Researchers have shown that the concentration of oxytocin increases in humans when their dog looks at them with affection and dedication. This release of oxytocin on both sides strengthens the bond and creates a feeling of well-being between the pet and its owner. A 2005 study showed a significant reduction in cortisol, a stress hormone, after just five minutes of interacting with a dog. Another 2007 meta-study indicates that activities with animals are associated with a reduction in depressive symptoms. Children who grow up with a companion dog would also be less prone to anxiety disorders.
There are several reasons for these beneficial effects. Among others, caring for a dog occupies the mind and helps to get rid of negative thoughts. The presence of a dog also has a soothing effect and strengthens self-esteem. The canine also promotes social relationships.
- Prevents or limits anxiety attacks
We all experience some form of anxiety and panic at certain times. It is a natural response to stressful situations, sudden or approaching dangers. But when it becomes persistent to the point of becoming anxiety attacks medical care is required.

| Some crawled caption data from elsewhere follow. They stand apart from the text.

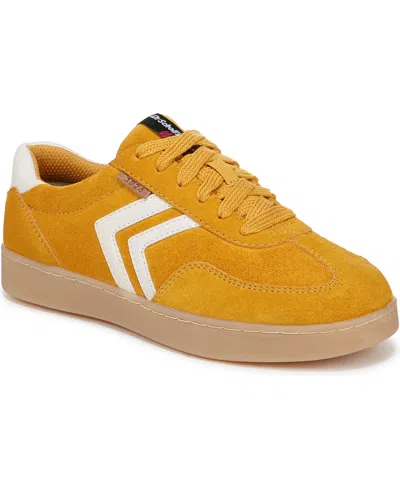 Dr. Scholl's Women's X Milk Bar Rebel Sport Low Profile Lace Up Sneakers In Yellow,white Suede,leather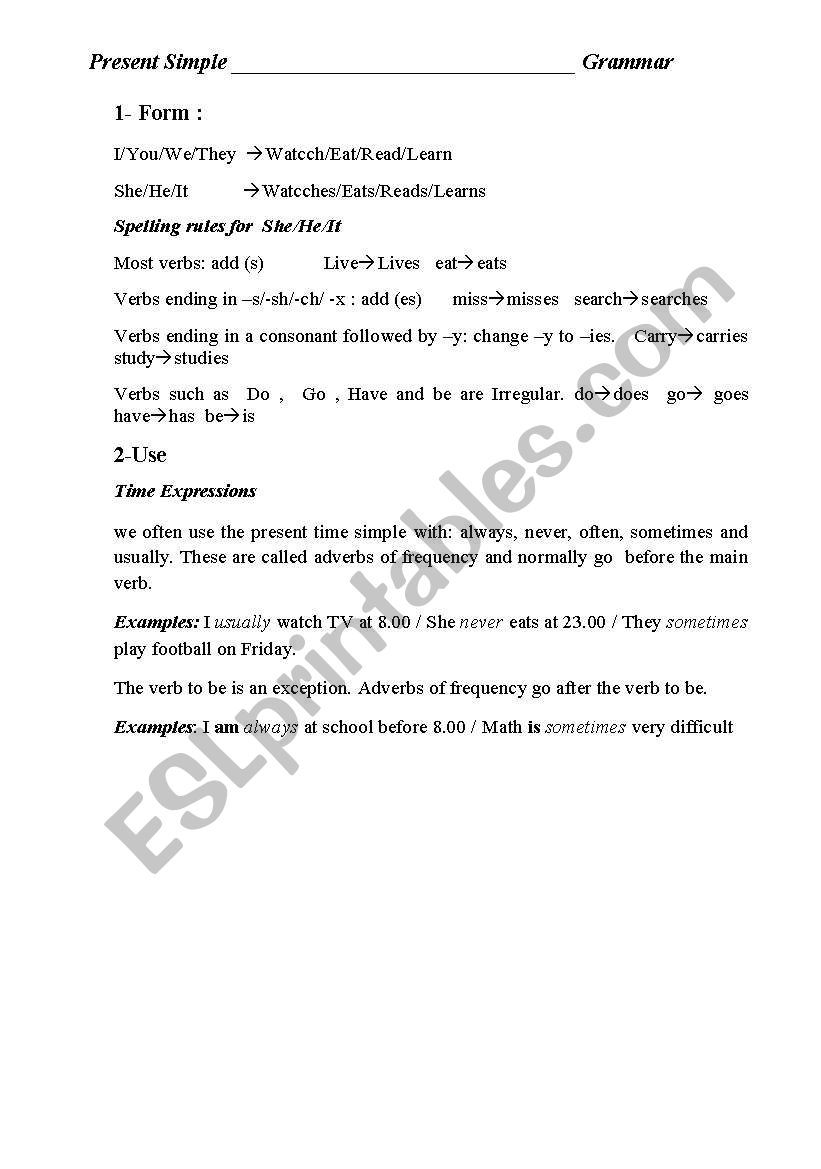 Present Sipme Rules worksheet
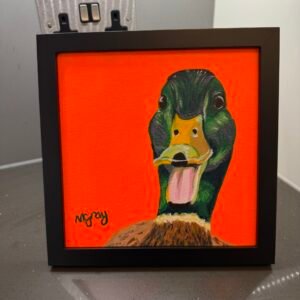 Duck on fluorescent orange background 20 x 20 cm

If properly trained dogs can help. A trained canine pet can prevent and limit their owners’ anxiety attacks through conditioned learning. The behavioral responses expressed by the dog in the event of an imminent anxiety attack depends on the type training it receives.
- Detects cancer with 97% reliability
Dogs has a particularly strong sense of smell. It is a given fact, and scientists have already been exploiting these characteristics to help them find drugs or explosives. Today, an American study reveals that dogs could also be extremely good at detecting certain diseases, including cancer.
Researchers at BioScentDx have trained dogs – beagles, to encourage them to distinguish normal blood samples from blood samples containing malignant lung cancer cells. Result: the dogs would then have been able to identify the affected samples in 96.7% of cases and healthy blood in 97.5% of cases.
Tumors emit characteristic chemical compounds that canine scent can identify. In various experiments, dogs have, for example, succeeded in detecting people with lung cancer through their breath, or prostate cancer in the urine. They can also recognize malignant cells responsible for breast cancer. A procedure tested in particular at the Institut Curie and which shows a reliability close to 100%.
The dog would also be able to detect the concentration of sugar or glucose in the blood of the diabetics.
As you can see, dogs are good for our health; they are not just pet. But remember, the dog must have a good emotional balance to become an emotional support. Treat your dog with love and respect.